一般社団法人エゾシカ協会

アイヌに学ぶエゾシカ料理


塚田宏幸 (バルコ札幌)

 先日、札幌で「料理人の休日レストラン」というイベントが開かれた。生産者・料理人・消費者をつなぐイベントで、今年で3回目。様々なプログラムのうち、私はトークショー「食べ学び講座」に出演した。テーマは「アイヌの食文化」である。フードライターの小西由稀さんの進行で、アイヌ民族博物館(白老町)専務理事の村木美幸さんとディスカッションした。

 村木さんとは初対面だったが、私にとっては20年も前から一方的に尊敬してきた偉大な先生である。

 まだ料理人を志す前、父の影響で山菜やキノコ、野生ハーブに関心を持ち、もっと深く知りたいと思っていた時、『聞き書アイヌの食事』(農文協、1992年)という本に出会った。

 アイヌはかつて自然と共生し、自然から糧を得てきた北海道の先住民族。あらゆるものに神が宿ると考え、必要以上に自然の恵みをとり尽くすことはない。また、食材の加工と保存の知恵にも長けている。

 この『聞き書アイヌの食事』には、アイヌがアイヌモシリ(北海道)で培ってきた知恵がぎっしり書かれていて、特に食材の利用法・保存法が興味深い。一般的にはおひたしや天ぷらくらいしか思いつかない山菜類を、乾燥させてから料理するなど、今でも私が新たな調理法を思いつくヒントが満載なのだ。

 そんな素晴らしい料理書の著者の一人が村木さんだった。

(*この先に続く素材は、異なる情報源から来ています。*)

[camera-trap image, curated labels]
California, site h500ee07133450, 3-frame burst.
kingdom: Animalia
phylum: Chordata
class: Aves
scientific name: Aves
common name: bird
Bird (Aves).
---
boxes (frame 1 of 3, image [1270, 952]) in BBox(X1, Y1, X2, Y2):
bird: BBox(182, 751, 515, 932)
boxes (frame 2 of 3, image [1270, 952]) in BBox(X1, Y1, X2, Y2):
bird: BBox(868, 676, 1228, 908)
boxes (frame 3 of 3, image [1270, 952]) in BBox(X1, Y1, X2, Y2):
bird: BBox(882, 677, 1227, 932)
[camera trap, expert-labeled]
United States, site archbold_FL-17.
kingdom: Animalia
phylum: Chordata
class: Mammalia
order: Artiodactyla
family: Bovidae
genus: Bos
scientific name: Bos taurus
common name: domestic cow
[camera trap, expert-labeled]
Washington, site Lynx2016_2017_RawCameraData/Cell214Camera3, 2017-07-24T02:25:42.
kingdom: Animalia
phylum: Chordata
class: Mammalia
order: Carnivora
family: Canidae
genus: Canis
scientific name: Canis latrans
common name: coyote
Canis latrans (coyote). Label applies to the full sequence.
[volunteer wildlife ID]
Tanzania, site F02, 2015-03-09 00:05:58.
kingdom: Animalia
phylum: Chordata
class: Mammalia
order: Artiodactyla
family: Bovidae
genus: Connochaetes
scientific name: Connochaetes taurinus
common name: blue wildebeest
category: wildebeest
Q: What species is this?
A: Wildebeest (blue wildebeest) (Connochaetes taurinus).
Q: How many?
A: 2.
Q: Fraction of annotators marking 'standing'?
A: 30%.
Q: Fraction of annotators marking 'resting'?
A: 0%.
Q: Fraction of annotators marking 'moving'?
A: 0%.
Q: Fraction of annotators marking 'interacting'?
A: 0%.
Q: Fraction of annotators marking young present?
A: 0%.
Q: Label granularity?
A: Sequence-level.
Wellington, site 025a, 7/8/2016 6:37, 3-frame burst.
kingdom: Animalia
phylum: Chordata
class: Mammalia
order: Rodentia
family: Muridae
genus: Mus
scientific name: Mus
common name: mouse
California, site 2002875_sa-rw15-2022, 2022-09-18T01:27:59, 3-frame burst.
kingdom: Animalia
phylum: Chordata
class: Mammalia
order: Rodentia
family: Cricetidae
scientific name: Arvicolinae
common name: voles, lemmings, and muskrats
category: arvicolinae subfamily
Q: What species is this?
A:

トークショーの間じゅう、私はワクワクしっぱなしの時間を過ごした。

 この日は「オハウ」を取りあげることになり、私が調理を担当した。アイヌ料理の中での主菜で、具だくさんの汁物である。具材はエゾシカのスネ肉、塩漬けのラワンブキ、乾燥したコゴミ。塩だけで調味する。

ユクオハウ 調理/塚田宏幸

 

 「エゾシカのことをアイヌ語ではユク(yuk)と呼びます。だからこれはユクオハウ」と、村木さんは説明された。具材によって「鮭オハウ」になったり「山菜オハウ」になったり、バリエーションがあるそうだ。続けて「エゾシカや鮭は、アイヌの生活にとって大切なものだった」と話してくださる。

 「自然の恵みを必要以上にとり尽くさない」というアイヌの考え方に、エゾシカとの共生を目指す現代の私たちが学ぶべきことは多いと思う。

 いまから100年ほど前、明治新政府が北海道にシカ肉の缶詰工場を作って海外にシカ製品を大量輸出し出した時、エゾシカの頭数は一気に絶滅寸前まで減少した。頭数は再び増えたが、これから先、とり尽くさないためのコントロールも重要になってくる。

 さて、「料理人の休日レストラン」はこんなキャッチコピーを掲げている。

「北海道でどんな食を選び食べていくかは、北海道の明日をどう生きるかにつながる。北海道の食で、もっと元気に楽しく! 」

 先住民族に学び、よい明日を作っていきたいものだ。